Let's go through the different tasks

Create the LXD Container

- name: Create LXD Container
  connection: local
  become: false
  lxd_container:
    name: "{{item}}"
    state: started
    source:
      type: image
      mode: pull
      server: https://cloud-images.ubuntu.com/releases
      protocol: simplestreams
      alias: 16.04/amd64
    profiles: ['default']
    wait_for_ipv4_addresses: true
    timeout: 600
  with_items:
    - "{{groups['containers']}}"
  • connection: local: means it's only running on your local machine.
  • become: false: don't use su or sudo to become a superuser.
  • lxd_container: ...: this is the Ansible LXD module definition. Read the documentation about this module here: Ansible LXD Documentation
  • with_items: ...: this is one of the many Ansible loop statements. In this case, we are looping over the Inventory Group 'containers' (which we defined in the inventory file earlier).

The "{{item}}" will be prefilled by the loop from with_items:..., again a hint to read the good documentation of Ansible about loops.

Check if Python2 is installed inside the container

- name: Check if Python2 is installed in container
  delegate_to: "{{item}}"
  raw: dpkg -s python
  register: python_check_is_installed
  failed_when: python_check_is_installed.rc not in [0,1]
  changed_when: false
  with_items:
    - "{{groups['containers']}}"
  • delegate_to:...": this key tells ansible to not use the default connection anymore, but to delegate the connection and the work to the host mentioned in delegate_to.
  • raw:...: This key advises Ansible to use the raw module. Raw means, we don't actually have anything running, no Python for example, which we need for Ansible. So it just using an SSH connection (by default) or for now, it's using a local LXD connection (like lxc exec <container-name> -- <command>). In this case we are executing dpkg -s python, we want to find out of if Python2 is installed.

◆ Task goal
For each statement below, say yes or no to whether the Ansible LXD walkthrough agrees with it, and quote the walkthrough's words that decide it.
1. Setting become: false means the task does not use su or sudo to become a superuser.
2. The with_items loop in the container creation task goes over an inventory group named 'web'.
3. The delegate_to key tells Ansible to keep using the default connection.

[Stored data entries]
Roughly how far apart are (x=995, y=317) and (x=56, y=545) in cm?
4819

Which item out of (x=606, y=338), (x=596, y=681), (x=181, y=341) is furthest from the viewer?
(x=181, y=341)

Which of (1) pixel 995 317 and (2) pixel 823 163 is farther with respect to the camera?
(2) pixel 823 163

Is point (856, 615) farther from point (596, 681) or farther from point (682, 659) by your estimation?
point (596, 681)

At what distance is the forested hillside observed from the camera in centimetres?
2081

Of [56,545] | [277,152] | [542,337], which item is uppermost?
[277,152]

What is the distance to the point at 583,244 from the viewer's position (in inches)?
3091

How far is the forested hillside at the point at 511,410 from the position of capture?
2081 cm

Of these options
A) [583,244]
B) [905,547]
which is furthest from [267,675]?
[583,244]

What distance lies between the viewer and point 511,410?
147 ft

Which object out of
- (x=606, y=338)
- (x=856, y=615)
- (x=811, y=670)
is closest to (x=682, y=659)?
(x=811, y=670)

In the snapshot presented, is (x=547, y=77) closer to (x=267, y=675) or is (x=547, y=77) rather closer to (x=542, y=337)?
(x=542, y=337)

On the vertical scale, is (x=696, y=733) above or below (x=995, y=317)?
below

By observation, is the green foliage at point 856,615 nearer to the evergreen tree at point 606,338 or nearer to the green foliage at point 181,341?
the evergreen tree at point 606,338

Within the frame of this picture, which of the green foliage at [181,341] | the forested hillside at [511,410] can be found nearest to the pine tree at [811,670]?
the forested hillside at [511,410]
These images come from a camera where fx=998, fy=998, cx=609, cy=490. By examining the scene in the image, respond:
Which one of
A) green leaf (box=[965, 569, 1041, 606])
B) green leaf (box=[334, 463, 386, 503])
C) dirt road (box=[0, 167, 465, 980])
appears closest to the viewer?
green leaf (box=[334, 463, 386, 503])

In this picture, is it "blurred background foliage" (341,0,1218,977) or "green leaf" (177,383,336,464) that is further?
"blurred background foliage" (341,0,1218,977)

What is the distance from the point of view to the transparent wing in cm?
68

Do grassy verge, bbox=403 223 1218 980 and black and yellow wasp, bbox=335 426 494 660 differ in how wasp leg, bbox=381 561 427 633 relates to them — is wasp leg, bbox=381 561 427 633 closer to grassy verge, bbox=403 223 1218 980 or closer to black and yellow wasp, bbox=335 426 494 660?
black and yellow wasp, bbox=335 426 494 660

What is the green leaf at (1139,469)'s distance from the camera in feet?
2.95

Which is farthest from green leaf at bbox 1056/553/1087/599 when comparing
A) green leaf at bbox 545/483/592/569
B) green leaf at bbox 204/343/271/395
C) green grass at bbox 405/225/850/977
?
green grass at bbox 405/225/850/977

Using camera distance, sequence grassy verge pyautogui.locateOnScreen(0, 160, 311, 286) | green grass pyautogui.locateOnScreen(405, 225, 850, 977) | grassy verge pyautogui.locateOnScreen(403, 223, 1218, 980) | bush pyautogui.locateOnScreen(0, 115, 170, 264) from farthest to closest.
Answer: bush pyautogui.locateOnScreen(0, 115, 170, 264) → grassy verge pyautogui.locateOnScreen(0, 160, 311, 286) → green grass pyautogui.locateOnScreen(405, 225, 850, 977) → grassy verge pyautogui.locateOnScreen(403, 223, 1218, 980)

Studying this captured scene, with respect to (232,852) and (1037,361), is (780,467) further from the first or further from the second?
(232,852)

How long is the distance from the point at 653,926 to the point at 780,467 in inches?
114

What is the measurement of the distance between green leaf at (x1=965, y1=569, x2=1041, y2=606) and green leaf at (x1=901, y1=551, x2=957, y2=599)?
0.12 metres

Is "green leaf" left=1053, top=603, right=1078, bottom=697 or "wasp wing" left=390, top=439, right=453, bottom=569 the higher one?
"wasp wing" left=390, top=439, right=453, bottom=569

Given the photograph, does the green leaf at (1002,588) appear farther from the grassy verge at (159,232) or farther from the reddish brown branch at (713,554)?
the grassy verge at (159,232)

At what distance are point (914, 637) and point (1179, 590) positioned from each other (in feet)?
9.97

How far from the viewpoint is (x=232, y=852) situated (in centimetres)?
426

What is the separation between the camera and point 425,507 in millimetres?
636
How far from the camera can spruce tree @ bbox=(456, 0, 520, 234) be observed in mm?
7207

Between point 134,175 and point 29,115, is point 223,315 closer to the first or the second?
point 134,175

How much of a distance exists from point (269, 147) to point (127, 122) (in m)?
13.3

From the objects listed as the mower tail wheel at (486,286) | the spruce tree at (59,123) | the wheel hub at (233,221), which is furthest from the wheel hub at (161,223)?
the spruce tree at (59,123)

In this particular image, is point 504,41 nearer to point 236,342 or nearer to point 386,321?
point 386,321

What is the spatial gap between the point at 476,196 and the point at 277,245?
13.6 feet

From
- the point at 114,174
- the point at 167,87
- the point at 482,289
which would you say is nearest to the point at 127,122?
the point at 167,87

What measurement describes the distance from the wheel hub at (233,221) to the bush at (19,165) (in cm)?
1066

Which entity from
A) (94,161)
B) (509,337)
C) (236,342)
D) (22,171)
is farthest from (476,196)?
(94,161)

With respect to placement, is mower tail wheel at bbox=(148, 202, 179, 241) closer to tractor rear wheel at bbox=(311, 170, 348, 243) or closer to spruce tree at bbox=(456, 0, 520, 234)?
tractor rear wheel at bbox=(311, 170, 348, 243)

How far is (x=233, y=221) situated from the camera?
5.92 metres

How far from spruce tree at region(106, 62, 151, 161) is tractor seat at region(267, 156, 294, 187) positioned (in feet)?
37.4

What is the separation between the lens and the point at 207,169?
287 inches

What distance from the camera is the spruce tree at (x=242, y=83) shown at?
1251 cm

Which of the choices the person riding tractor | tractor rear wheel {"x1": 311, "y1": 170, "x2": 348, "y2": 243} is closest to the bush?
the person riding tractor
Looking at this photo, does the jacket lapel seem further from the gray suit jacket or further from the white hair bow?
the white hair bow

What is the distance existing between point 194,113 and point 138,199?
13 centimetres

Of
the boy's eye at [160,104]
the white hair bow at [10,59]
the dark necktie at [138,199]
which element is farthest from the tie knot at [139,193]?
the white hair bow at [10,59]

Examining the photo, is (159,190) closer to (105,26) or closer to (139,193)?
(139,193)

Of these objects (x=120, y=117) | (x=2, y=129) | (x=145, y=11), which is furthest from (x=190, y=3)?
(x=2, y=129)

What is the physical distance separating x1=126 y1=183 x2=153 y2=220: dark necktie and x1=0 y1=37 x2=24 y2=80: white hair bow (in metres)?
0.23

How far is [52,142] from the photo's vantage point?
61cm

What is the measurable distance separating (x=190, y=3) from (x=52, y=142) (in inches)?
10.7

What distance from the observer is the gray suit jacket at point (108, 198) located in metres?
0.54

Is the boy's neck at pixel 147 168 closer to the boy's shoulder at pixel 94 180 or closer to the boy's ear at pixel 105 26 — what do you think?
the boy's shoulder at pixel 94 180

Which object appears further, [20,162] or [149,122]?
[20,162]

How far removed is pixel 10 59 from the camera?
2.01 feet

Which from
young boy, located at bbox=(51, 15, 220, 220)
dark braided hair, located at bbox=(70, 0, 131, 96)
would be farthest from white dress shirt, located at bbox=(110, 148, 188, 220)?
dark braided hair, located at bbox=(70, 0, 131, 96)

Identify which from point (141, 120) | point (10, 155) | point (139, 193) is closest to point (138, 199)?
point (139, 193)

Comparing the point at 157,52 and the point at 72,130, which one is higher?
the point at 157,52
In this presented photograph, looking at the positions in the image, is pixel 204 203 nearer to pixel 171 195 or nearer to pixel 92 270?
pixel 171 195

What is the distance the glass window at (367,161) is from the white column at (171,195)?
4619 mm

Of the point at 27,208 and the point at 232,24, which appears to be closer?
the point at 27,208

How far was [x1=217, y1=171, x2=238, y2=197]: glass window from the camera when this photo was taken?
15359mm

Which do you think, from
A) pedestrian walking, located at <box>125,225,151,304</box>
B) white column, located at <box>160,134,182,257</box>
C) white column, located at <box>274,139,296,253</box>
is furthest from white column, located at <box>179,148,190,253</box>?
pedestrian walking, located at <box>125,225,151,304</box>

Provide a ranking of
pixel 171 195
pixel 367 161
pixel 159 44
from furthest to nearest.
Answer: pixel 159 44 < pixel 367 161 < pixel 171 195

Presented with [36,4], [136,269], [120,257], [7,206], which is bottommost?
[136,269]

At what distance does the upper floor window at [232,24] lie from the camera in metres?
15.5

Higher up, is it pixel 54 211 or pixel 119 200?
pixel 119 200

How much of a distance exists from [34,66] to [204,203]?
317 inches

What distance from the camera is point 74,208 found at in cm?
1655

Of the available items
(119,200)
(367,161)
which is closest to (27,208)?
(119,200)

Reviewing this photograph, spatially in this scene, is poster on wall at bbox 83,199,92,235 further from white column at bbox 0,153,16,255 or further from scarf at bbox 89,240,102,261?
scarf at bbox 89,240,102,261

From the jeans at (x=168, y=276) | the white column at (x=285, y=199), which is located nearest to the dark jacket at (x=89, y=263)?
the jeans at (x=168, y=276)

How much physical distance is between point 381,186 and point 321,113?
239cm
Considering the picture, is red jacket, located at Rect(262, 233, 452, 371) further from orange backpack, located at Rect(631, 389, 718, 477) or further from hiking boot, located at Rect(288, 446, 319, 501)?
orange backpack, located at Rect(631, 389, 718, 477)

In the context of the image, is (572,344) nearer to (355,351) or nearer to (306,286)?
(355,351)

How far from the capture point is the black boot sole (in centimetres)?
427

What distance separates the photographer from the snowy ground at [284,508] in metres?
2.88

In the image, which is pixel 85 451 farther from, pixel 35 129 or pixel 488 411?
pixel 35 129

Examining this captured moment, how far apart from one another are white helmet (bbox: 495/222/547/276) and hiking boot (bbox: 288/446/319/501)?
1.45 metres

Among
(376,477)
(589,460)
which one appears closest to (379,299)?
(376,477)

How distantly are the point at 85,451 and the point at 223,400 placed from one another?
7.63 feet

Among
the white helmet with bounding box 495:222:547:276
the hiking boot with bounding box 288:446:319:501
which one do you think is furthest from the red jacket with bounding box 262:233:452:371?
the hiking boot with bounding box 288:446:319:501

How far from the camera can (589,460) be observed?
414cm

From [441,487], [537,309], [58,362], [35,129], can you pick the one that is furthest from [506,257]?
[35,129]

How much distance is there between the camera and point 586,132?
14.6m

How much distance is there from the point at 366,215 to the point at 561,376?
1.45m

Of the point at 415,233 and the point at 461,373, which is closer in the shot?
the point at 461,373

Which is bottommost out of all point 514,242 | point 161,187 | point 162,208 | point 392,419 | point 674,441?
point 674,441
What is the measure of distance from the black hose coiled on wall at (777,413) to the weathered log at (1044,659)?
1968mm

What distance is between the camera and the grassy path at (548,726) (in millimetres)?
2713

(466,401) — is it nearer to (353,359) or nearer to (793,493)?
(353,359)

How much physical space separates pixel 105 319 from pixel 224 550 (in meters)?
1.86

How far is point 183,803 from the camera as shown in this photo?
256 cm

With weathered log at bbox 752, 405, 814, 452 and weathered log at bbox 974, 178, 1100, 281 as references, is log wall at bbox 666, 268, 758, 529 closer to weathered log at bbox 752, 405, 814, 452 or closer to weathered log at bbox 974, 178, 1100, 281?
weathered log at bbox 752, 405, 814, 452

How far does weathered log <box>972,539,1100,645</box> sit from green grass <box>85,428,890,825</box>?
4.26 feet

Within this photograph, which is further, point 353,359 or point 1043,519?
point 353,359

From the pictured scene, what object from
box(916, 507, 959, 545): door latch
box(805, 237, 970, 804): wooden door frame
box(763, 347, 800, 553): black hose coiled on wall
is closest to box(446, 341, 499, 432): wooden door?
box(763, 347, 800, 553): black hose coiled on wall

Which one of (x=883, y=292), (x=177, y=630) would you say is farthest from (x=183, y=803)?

◆ Correct output
1. Yes: "don't use su or sudo to become a superuser."
2. No: "we are looping over the Inventory Group 'containers'"
3. No: "this key tells ansible to not use the default connection anymore"